El director de la Unidad Administrativa Especial de Servicios Públicos (UAESP), Armando Ojeda, y la secretaria del Hábitat, Vanessa Velasco, anunciaron que Bogotá conservará su modelo actual de recolección de basuras en Áreas de Servicio Exclusivas hasta el 30 de noviembre de 2027. Esta decisión responde a una tutela presentada por los recicladores ante la Corte Constitucional, que otorgó la prórroga para proteger su labor.
La Comisión de Regulación de Agua Potable y Saneamiento Básico (CRA) expedirá un reglamento transitorio que permite a las cinco empresas operadoras continuar en sus zonas asignadas durante este período. Ojeda defendió el modelo al afirmar: “Estamos convencidos que las Áreas de Servicio Exclusivas son el mejor modelo para la recolección de basuras en Bogotá. El modelo de libre competencia necesita de acuerdos con el usuario (…) en ocasiones se realizan cobros dobles o no se cubren todas las zonas”.
Como parte de las mejoras anunciadas, se adquirirán 35 vehículos compactadores nuevos y se ampliará el kilometraje en las áreas de barrido. Bogotá se posiciona como la única ciudad colombiana con este sistema exclusivo, en contraste con el de libre competencia en otras localidades.
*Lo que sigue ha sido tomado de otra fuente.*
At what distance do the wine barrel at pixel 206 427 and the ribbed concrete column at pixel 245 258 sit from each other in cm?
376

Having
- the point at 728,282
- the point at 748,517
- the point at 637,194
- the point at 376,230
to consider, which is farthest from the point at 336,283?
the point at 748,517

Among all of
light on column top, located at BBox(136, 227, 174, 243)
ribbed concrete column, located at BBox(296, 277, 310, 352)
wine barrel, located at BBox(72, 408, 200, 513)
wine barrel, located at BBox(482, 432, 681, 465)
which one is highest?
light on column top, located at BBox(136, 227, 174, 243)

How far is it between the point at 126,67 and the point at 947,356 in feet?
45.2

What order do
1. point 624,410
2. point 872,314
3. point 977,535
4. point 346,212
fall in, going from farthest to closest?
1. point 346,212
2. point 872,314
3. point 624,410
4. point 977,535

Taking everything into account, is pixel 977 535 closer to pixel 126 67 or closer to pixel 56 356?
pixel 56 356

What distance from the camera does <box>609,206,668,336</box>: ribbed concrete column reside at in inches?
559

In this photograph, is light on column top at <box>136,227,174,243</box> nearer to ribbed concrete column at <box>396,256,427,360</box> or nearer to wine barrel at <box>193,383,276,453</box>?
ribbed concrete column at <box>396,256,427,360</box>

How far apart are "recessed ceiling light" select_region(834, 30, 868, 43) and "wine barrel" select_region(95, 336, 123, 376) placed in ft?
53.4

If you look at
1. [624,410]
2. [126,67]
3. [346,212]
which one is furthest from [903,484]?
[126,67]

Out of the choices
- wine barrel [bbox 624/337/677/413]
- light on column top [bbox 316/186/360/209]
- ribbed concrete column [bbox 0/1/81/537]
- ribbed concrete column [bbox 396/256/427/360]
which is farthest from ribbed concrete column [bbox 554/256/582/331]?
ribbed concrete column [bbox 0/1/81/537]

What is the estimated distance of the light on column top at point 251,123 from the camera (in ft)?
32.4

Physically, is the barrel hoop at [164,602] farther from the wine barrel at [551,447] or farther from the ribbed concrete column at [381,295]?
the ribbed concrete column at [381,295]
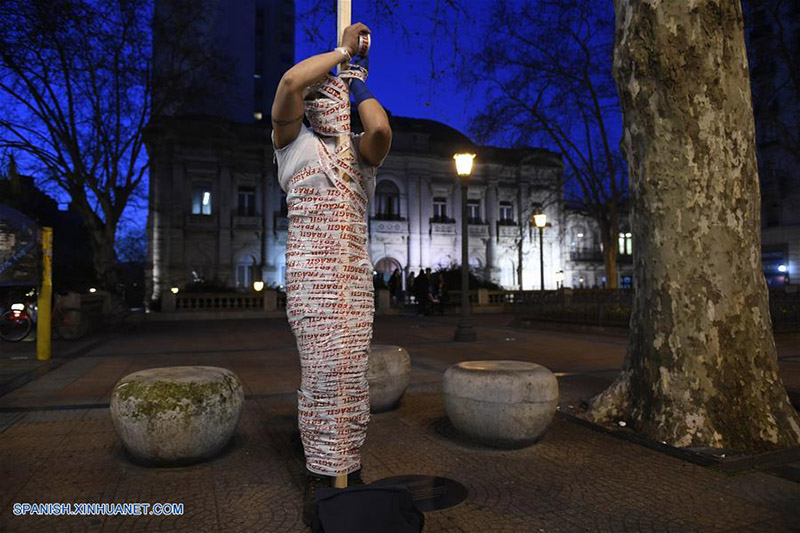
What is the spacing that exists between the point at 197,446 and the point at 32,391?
15.4ft

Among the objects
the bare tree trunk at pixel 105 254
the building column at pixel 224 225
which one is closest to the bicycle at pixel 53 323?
the bare tree trunk at pixel 105 254

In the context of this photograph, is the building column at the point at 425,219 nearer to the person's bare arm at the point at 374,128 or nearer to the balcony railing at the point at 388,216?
the balcony railing at the point at 388,216

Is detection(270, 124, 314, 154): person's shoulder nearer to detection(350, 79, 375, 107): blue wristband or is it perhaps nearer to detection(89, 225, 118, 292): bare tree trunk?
detection(350, 79, 375, 107): blue wristband

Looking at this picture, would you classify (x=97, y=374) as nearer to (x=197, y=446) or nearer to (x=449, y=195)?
(x=197, y=446)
La Superintendencia de Servicios Públicos Domiciliarios supervisará las tarifas cobradas a los usuarios, mientras que la CRA establecerá criterios para que las mejoras en productividad beneficien a los ciudadanos durante la vigencia del régimen transitorio. Este lapso incluye la expedición de un nuevo marco tarifario de aseo, la solicitud de la UAESP para nuevas Áreas de Servicio Exclusivas, su evaluación por la CRA, una licitación pública y el inicio de operaciones bajo el esquema definitivo.